セッション情報 一般演題(専修医(卒後3-5年))

タイトル 016:

免疫組織染色にてCK7陽性、CK20陰性、CDX2陰性であった上行結腸癌の1例

演者 佐藤 昌則(留萌市立病院 内科)
共同演者 宮島 治也(留萌市立病院 内科), 茎津 武大(留萌市立病院 内科), 野田 さや香(札幌医科大学 第四内科), 高松 昌史(留萌市立病院 外科), 野田 雄也(留萌市立病院 外科), 山崎 左雪(留萌市立病院 外科), 越湖 進(留萌市立病院 外科), 池田 英之(留萌市立病院 外科), 齊藤 忠範(留萌市立病院 総合内科), 上野 芳經(留萌市立病院 総合内科), 笹川 裕(留萌市立病院 総合内科)
抄録 【症例】50歳代女性【主訴】右側腹部腫瘤触知【既往歴】糖尿病【現病歴】糖尿病にて近医通院中であった。同院受診時に右上腹部に腫瘤を触知し、腹部エコーにてpseudo kidney signが確認され、上行結腸癌疑いにて当院紹介受診となった。下部内視鏡検査にて上行結腸に全周性の2型病変を認めた。病変部からの生検組織では壊死を背景に孤在性優位で大腸粘膜に浸潤する異型細胞を認めた。免疫染色にてCK7(+)、CK20(-)、CDX2(-)であり大腸癌としては非典型的であった。
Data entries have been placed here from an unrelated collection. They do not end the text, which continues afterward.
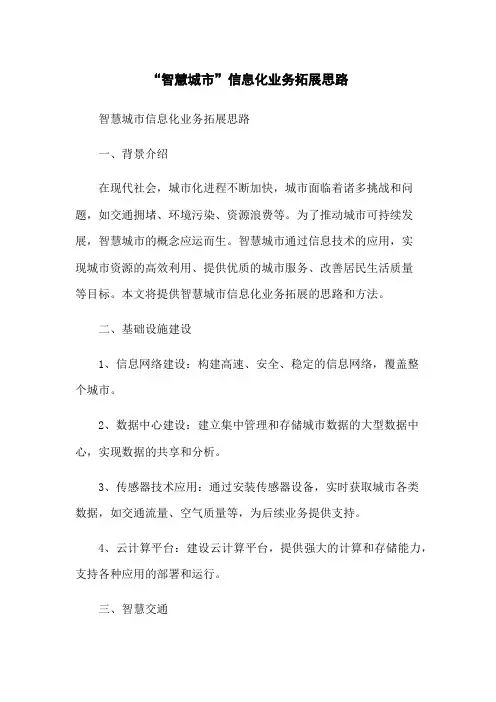 “智慧城市”信息化业务拓展思路

智慧城市信息化业务拓展思路

一、背景介绍

在现代社会，城市化进程不断加快，城市面临着诸多挑战和问题，如交通拥堵、环境污染、资源浪费等。为了推动城市可持续发展，智慧城市的概念应运而生。智慧城市通过信息技术的应用，实现城市资源的高效利用、提供优质的城市服务、改善居民生活质量等目标。本文将提供智慧城市信息化业务拓展的思路和方法。

二、基础设施建设

1、信息网络建设：构建高速、安全、稳定的信息网络，覆盖整个城市。

2、数据中心建设：建立集中管理和存储城市数据的大型数据中心，实现数据的共享和分析。

3、传感器技术应用：通过安装传感器设备，实时获取城市各类数据，如交通流量、空气质量等，为后续业务提供支持。

4、云计算平台：建设云计算平台，提供强大的计算和存储能力，支持各种应用的部署和运行。

三、智慧交通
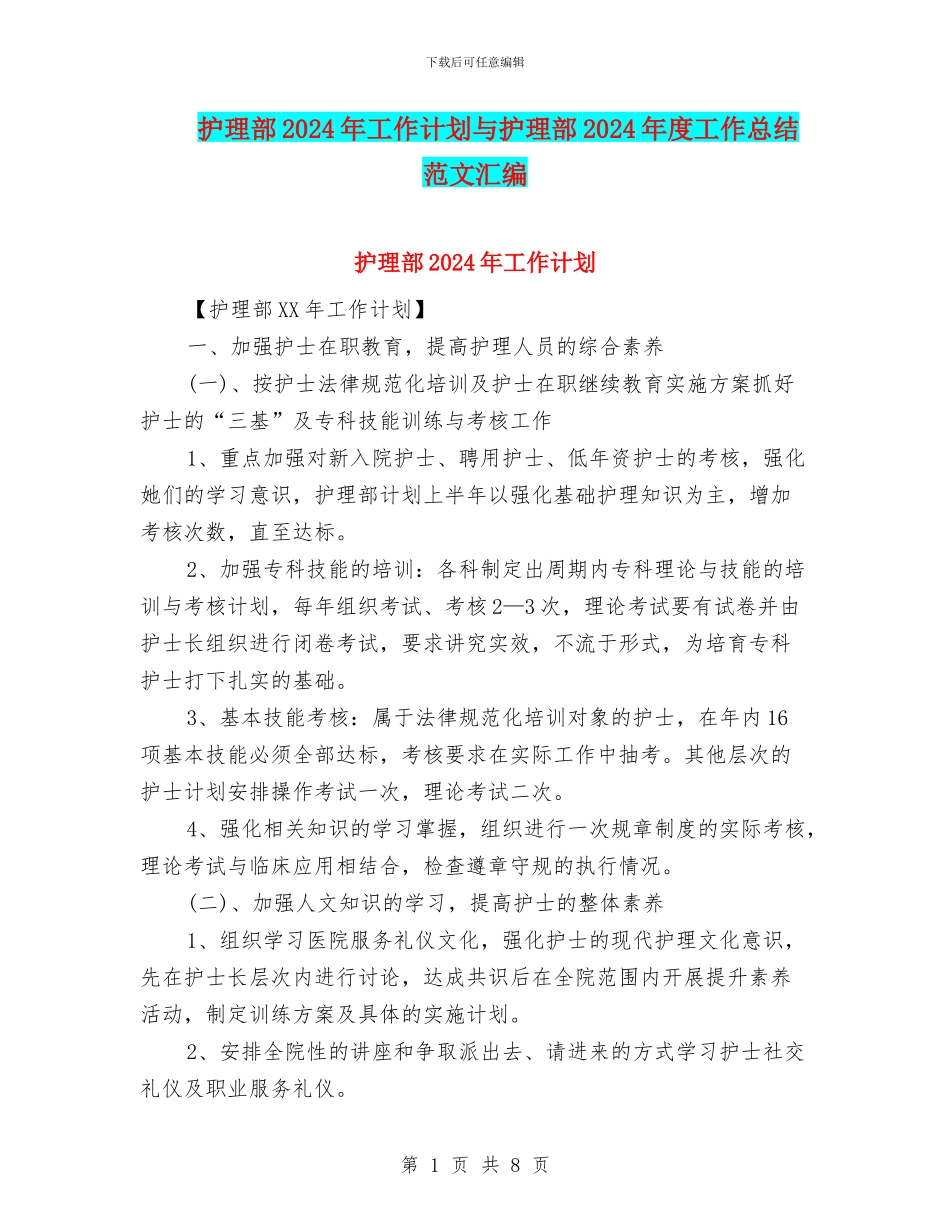 下载后可任意编辑

护理部2024年工作计划与护理部2024年度工作总结范文汇编

护理部2024年工作计划

【护理部XX年工作计划】

一、加强护士在职教育，提高护理人员的综合素养

(一)、按护士法律规范化培训及护士在职继续教育实施方案抓好护士的“三基”及专科技能训练与考核工作

1、重点加强对新入院护士、聘用护士、低年资护士的考核，强化她们的学习意识，护理部计划上半年以强化基础护理知识为主，增加考核次数，直至达标。

2、加强专科技能的培训：各科制定出周期内专科理论与技能的培训与考核计划，每年组织考试、考核2—3次，理论考试要有试卷并由护士长组织进行闭卷考试，要求讲究实效，不流于形式，为培育专科护士打下扎实的基础。

3、基本技能考核：属于法律规范化培训对象的护士，在年内16项基本技能必须全部达标，考核要求在实际工作中抽考。其他层次的护士计划安排操作考试一次，理论考试二次。

4、强化相关知识的学习掌握，组织进行一次规章制度的实际考核，理论考试与临床应用相结合，检查遵章守规的执行情况。

(二)、加强人文知识的学习，提高护士的整体素养

1、组织学习医院服务礼仪文化，强化护士的现代护理文化意识，先在护士长层次内进行讨论，达成共识后在全院范围内开展提升素养活动，制定训练方案及具体的实施计划。

2、安排全院性的讲座和争取派出去、请进来的方式学习护士社交礼仪及职业服务礼仪。

第 1 页 共 8 页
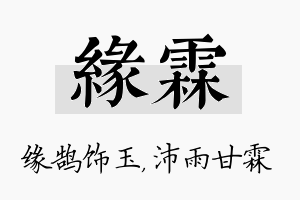 緣霖

缘鹊饰玉，沛雨甘霖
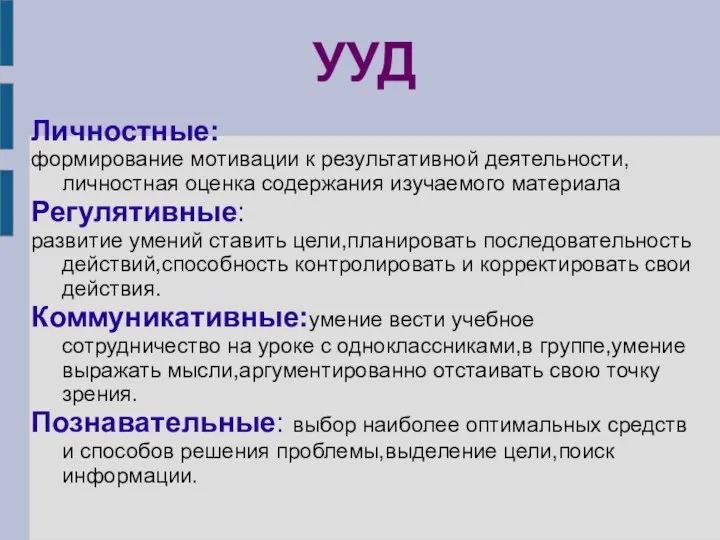 УУД

Личностные:
формирование мотивации к результативной деятельности, личностная оценка содержания изучаемого материала

Регулятивные:
развитие умений ставить цели,планировать последовательность действий,способность контролировать и корректировать свои действия.

Коммуникативные:умение вести учебное сотрудничество на уроке с одноклассниками,в группе,умение выражать мысли,аргументированно отстаивать свою точку зрения.

Познавательные: выбор наиболее оптимальных средств и способов решения проблемы,выделение цели,поиск информации.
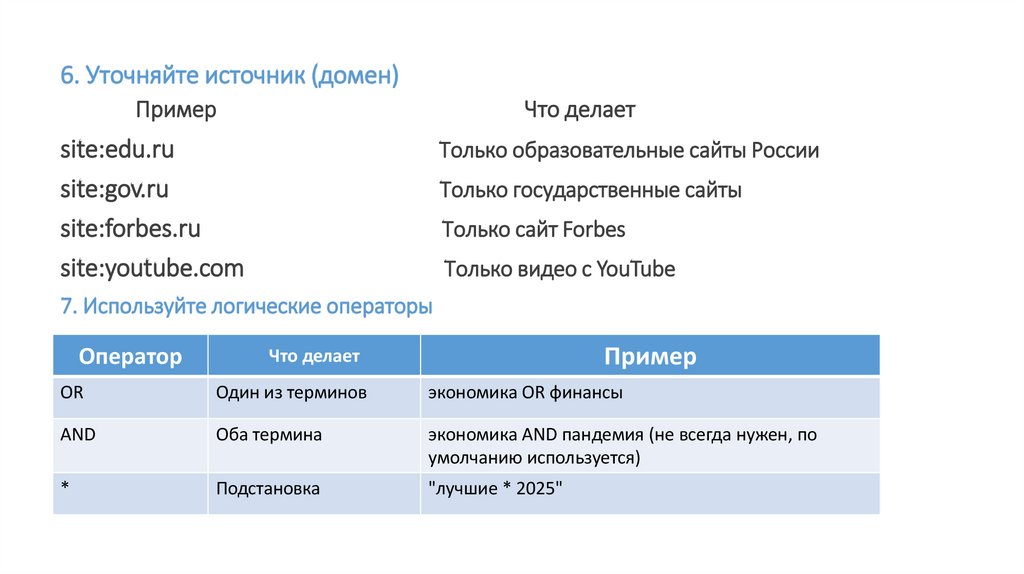 6. Уточняйте источник (домен)

| Пример | Что делает |
|---|---|
| site:edu.ru | Только образовательные сайты России |
| site:gov.ru | Только государственные сайты |
| site:forbes.ru | Только сайт Forbes |
| site:youtube.com | Только видео с YouTube |

7. Используйте логические операторы

| Оператор | Что делает | Пример |
|---|---|---|
| OR | Один из терминов | экономика OR финансы |
| AND | Оба термина | экономика AND пандемия (не всегда нужен, по умолчанию используется) |
| * | Подстановка | "лучшие * 2025" |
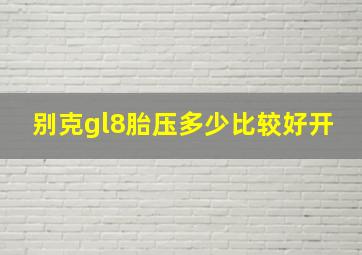 别克gl8胎压多少比较好开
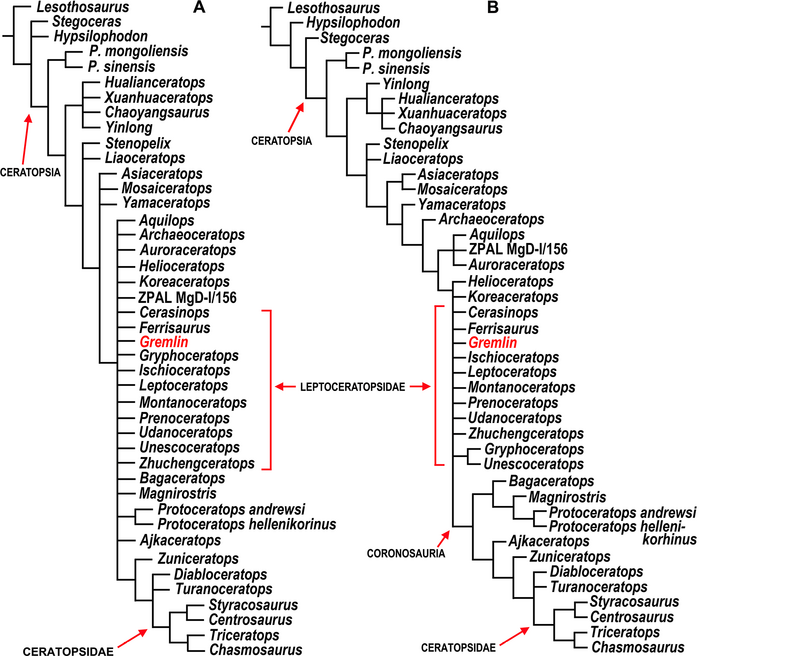 A

Lesothosaurus
Stegoceras
Hypsilophodon
P. mongoliensis
P. sinensis
Hualianceratops
Xuanhuaceratops
Chaoyangsaurus
Yinlong
Stenopelix
Liaoceratops
Asiaceratops
Mosaiceratops
Yamaceratops
Aquilops
Archaeoceratops
Auroraceratops
Helioceratops
Koreaceratops
ZPAL MgD-I/156
Cerasinops
Ferrisaurus
Gremlin
Gryphoceratops
Ischioceratops
Leptoceratops
Montanoceratops
Prenoceratops
Udanoceratops
Unescoceratops
Zhuchengceratops
Bagaceratops
Magnirostris
Protoceratops andrewsi
Protoceratops hellenikorinus
Ajkaceratops
Zuniceratops
Diabloceratops
Turanoceratops
Styracosaurus
Centrosaurus
Triceratops
Chasmosaurus

CERATOPSIA
CERATOPSIDAE

LEPTOCERATOPSIDAE

B

Lesothosaurus
Hypsilophodon
Stegoceras
P. mongoliensis
P. sinensis
Yinlong
Hualianceratops
Xuanhuaceratops
Chaoyangsaurus
Stenopelix
Liaoceratops
Asiaceratops
Mosaiceratops
Yamaceratops
Archaeoceratops
Aquilops
ZPAL MgD-I/156
Auroraceratops
Helioceratops
Koreaceratops
Cerasinops
Ferrisaurus
Gremlin
Ischioceratops
Leptoceratops
Montanoceratops
Prenoceratops
Udanoceratops
Zhuchengceratops
Gryphoceratops
Unescoceratops
Bagaceratops
Magnirostris
Protoceratops andrewsi
Protoceratops hellenikorhinus
Ajkaceratops
Zuniceratops
Diabloceratops
Turanoceratops
Styracosaurus
Centrosaurus
Triceratops
Chasmosaurus

CERATOPSIA
CORONOSAURIA
CERATOPSIDAE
CT上は上行結腸に壁肥厚と腫大した所属リンパ節の他は明らかな腫瘍性病変は指摘できなかった。十二指腸との境界は一部不明瞭となっており、十二指腸への直接浸潤の可能性も考えられた。術前診断は上行結腸癌SE~SI,N2,M0 cStageIIIbとした。また、経過中に水様便を認め偽膜性腸炎が疑われバンコマイシン投与となった。右半結腸切除術が施行され、術中所見では上行結腸の腫瘍が十二指腸下降脚へ直接浸潤しており十二指腸合併切除術された。左右卵巣は正常であったが、腹腔内に腹水貯留していた。腹水細胞診では陰性であった。切除標本では上行結腸ほぼ全域にわたる著しい深掘れ潰瘍を伴う2型病変であり、最深部は十二指腸粘膜まで達した。提出されたリンパ節に腫大は認めたが転移は0/20であり、SI,N0,M0 pStageIIの結果であった。手術検体のHE染色では明らかな腺管形成を示さず、シート状、索状増生を認め、por1、por2と診断された。周囲腸管に偽膜の形成を確認した。神経内分泌腫瘍は否定的であった。手術材料にてもCK7(+)、CK20(-)、CDX2(-)であり、非典型的な原発性大腸癌の所見であった。【考察】NCCNの原発不明癌ガイドラインにおいては原発性大腸癌ではCK7+/CK20-を示すものは5%以下とされており、同様のCK表現型は卵巣癌、甲状腺癌、乳癌に多い。今回、CK7+/CK20-のまれな大腸癌の1例を経験したので報告する。